Spanish and German researchers have successfully seen for the first time the pores, shaped like rings and crescent moons, that the Bax protein perforates in mitochondrial membranes. This advance has been achieved thanks to super-resolution microscopy and may help find the "holy grail" of cell suicide, a crucial process in preventing cancer.
Death is essential for life, at least at the cellular level. Organ development relies to a large extent on there being a perfect balance between cells that are growing and dividing and those that are dying. In order for this to occur, cells programme their own destruction through a process called apoptosis, or cell suicide. If any fault arises in this programmed death, cells proliferate in an uncontrolled manner, and cancer can be caused.

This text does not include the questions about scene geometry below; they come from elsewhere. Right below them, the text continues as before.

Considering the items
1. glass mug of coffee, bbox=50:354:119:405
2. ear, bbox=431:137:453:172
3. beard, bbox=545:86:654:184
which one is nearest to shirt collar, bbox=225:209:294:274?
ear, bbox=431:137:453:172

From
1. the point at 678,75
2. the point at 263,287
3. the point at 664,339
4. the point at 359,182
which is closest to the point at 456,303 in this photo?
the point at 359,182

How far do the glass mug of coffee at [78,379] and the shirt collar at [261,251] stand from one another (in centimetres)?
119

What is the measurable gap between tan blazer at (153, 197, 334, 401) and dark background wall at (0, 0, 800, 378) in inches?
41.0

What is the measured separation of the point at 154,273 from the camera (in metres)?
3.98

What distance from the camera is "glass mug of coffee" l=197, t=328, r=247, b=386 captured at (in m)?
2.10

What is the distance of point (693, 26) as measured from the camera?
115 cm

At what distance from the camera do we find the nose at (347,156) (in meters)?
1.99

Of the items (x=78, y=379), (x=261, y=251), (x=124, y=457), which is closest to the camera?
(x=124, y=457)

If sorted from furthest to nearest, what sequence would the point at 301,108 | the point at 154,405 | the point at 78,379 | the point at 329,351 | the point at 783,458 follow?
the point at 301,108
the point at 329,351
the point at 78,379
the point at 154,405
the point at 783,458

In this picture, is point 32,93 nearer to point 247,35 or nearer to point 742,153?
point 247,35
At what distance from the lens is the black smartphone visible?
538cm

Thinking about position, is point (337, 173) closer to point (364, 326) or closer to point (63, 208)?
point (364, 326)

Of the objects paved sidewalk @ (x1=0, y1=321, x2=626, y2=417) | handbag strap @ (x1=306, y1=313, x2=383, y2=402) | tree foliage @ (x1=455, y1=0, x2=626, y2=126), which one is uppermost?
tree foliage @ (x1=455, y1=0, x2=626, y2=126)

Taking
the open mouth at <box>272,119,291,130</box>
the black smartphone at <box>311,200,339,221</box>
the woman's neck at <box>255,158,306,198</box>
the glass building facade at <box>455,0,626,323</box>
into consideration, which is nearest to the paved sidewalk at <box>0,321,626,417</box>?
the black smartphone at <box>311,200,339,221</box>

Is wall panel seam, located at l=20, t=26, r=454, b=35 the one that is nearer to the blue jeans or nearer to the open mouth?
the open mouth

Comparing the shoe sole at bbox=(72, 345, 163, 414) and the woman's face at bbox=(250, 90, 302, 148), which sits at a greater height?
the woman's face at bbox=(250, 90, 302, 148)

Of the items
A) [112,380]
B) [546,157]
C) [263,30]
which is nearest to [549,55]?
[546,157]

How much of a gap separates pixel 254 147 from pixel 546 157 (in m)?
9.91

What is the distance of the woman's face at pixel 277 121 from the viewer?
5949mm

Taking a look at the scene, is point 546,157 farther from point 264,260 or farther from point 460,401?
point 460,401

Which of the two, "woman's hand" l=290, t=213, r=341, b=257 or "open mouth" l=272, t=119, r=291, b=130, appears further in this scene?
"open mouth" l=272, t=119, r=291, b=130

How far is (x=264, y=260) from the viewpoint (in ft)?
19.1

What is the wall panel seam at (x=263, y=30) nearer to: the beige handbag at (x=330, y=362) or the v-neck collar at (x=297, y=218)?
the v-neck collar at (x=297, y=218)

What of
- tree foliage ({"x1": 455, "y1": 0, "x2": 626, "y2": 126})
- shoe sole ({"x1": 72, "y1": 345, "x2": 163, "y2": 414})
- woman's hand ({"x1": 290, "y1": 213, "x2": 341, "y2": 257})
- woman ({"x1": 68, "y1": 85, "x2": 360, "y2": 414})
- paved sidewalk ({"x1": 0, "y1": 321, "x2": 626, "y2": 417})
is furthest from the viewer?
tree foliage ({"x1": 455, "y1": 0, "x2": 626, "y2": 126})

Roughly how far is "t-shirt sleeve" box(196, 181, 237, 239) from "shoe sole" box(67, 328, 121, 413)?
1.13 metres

The complex mechanism of apoptosis is governed by a family of proteins, Bcl-2 proteins, which form a large network of molecular interactions to regulate the permeabilisation of the outer membrane of the mitochondria, the powerhouse of the cell. This step is considered to be the point of no return in cell suicide, and is mediated in the last instance by the Bax protein, an essential member of the Bcl-2 family whose function is to perforate the membrane.
When the cell is stressed by apoptotic stimuli, Bax activates its killer instinct, encrusting on the mitochondrial membrane and recruiting other Bax units to form large clusters. Finally, these break the mitochondrial outer membrane by making a hole or pore, which allows the release of proteins such as cytochrome c from the intermembrane space into the extracellular environment to culminate the suicide process.
"The mechanism that the Bax protein follows to irreversibly damage the cell is still unknown; in fact, the existence of these pores has not until now been free of polemic, as nobody had succeeded in observing them in the mitochondria of cells," the Spanish biochemist Raquel Salvador-Gallego, a researcher at the University of Tübingen (Germany) and co-author of the paper, explained.
But seeing is believing. This biochemist and colleagues at her university and several other German research centres have managed to visualise the nanometric structures behind Bax organisation during apoptosis, with the help of super-resolution microscopes. The paper is the cover article of this week's edition of 'The EMBO Journal'.
"Surprisingly, we have been able to observe very defined Bax structures across the mitochondria, shaped like rings, arcs and lines. These are typical of the protein in its active form and are only present when the cell is dying," Salvador-Gallego stresses.
The team, coordinated by another Spanish researcher, Ana García-Sáez, has verified that these ring and arc structures are able to perforate artificial membranes which mimic the lipid composition of mitochondria. This leaves no doubt that they are closely linked to the function of the Bax protein during apoptosis.
The biochemist summarises that this paper "proposes a new mechanism of Bax action and confirms the existence of these pores, giving us an important piece in solving the puzzle of apoptosis."
Another article appears in the same journal, a study led by Stefan Jakobs of the University Medical Center of Göttingen (Germany), which confirms with complementary super-resolution techniques the existence of Bax rings which may potentially also link with Bak proteins, another member of the Bcl-2 family.
"How the two killer proteins Bax and Bak form the putative 'apoptotic pore' that is responsible for irrevocably damaging mitochondria leading to cell death is considered the 'holy grail' of apoptosis research," writes Dr Grant Dewson of the University of Melbourne (Australia), also in 'The EMBO Journal'. He concludes: "These two studies provide tantalising evidence of ring and crescent moon-shaped 'apoptotic pores."